Green: 'I've treated hundreds of people with tennis elbow and I know it
when I see it.' Dobbins: 'It never occurred to you my client could have an
Excedrin headache?' Green: 'No, there were no signs of an Excedrin
headache.' Dobbins: 'You and your ilk make me sick.' "
"Why are you reading that to me?"
"Because, Dobbins, since the trial I've lost confidence in making
a diagnosis. A lady cane in the other day limping ..."
"Please, Doc, I don't want to hear it now. Give me some Demerol."

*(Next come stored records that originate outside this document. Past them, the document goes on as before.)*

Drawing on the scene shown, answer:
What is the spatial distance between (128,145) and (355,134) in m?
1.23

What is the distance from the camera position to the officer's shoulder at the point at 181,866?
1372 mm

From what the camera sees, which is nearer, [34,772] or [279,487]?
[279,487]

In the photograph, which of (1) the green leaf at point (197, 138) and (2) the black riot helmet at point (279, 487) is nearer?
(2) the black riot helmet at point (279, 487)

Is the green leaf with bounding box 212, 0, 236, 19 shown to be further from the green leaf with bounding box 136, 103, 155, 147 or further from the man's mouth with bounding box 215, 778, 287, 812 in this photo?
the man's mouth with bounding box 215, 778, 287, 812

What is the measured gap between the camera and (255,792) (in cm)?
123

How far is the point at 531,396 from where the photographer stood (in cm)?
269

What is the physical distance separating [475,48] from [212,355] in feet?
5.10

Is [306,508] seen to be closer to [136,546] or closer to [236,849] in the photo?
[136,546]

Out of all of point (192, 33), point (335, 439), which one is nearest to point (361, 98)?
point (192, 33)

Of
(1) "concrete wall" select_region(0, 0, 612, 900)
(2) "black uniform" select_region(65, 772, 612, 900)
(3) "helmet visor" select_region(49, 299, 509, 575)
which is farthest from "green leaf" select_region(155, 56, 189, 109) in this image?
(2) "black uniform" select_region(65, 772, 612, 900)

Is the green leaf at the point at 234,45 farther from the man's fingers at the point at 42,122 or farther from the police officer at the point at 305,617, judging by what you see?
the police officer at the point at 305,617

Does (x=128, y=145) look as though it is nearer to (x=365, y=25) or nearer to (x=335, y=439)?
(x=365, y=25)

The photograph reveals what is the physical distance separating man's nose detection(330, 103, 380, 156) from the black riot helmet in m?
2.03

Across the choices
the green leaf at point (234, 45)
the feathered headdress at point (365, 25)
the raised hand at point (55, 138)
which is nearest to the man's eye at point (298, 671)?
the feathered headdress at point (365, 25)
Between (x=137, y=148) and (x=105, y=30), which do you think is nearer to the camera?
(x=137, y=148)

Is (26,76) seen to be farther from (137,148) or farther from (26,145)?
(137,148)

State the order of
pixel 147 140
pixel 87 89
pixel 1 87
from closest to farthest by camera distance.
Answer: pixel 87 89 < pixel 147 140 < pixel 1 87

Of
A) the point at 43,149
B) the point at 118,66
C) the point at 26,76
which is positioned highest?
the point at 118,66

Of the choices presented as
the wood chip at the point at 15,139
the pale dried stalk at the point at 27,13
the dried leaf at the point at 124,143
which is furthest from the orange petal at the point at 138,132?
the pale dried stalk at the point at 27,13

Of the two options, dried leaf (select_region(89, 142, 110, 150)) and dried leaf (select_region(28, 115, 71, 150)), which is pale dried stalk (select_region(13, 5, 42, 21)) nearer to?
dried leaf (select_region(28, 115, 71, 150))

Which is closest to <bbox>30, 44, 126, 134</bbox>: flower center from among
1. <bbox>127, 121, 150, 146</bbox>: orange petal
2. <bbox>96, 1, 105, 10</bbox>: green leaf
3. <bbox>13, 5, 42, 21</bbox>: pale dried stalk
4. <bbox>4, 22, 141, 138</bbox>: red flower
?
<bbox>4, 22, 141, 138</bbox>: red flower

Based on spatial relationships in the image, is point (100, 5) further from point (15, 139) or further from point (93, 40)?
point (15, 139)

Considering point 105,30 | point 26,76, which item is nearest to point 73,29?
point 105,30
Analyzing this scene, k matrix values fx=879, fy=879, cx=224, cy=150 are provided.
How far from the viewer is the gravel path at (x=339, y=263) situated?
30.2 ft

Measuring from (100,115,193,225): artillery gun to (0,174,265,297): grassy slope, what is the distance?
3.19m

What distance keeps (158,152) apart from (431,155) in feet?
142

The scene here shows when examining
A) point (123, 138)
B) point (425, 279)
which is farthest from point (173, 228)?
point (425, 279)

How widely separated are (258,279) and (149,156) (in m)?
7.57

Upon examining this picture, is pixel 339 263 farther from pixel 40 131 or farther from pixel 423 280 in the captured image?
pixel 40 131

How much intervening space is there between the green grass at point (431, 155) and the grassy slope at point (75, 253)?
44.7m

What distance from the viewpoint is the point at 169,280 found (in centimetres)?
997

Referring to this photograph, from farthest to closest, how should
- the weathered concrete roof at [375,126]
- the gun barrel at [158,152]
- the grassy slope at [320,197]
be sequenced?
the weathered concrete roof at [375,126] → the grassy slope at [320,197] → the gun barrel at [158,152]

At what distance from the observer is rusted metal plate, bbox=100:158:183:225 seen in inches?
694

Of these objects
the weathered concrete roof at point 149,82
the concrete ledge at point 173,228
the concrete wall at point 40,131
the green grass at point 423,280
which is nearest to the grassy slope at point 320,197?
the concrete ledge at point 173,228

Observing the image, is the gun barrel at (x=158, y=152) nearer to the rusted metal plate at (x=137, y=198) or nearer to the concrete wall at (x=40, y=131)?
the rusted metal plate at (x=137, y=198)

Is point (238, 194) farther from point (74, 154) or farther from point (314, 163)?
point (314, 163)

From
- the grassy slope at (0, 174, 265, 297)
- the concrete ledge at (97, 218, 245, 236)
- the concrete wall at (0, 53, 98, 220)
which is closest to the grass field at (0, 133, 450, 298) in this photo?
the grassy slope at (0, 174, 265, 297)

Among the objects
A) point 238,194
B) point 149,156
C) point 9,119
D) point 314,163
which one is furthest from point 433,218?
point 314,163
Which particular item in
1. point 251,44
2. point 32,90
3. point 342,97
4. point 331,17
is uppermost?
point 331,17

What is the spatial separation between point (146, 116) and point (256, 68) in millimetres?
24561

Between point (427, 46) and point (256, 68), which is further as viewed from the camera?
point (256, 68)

"You said during the suit that I dispensed drugs like a drunken
sailor. I've changed my ways, Dobbins. I don't prescribe drugs anymore."
"Then get me another doctor."
"There are no other doctors on duty. The reason I'm here is that
after the malpractice suit the sheriff seized everything in my office.
This is the only place that I can practice."
"If you give me something to relieve the pain I will personally
appeal your case to a higher court."
"You know, Dobbins, I was sure that you were a prime candidate for
a kidney stone."
"You can't tell a man is a candidate for a kidney stone just by
looking at him."
"That's what you think, Dobbins. You had so much acid in you when
you addressed the jury I knew some of it eventually had to crystallize
into stones. Remember on the third day day when you called me the 'Butcher
of Operating Room 6'? That afternoon I said to my wife, "That man is going
to be in a lot of pain.' "
"Okay, Doc, you've had your ounce of flesh. Can I now have my
ounce of Demerol?"
"I better check you out first."
"Don't check me out, just give the dope."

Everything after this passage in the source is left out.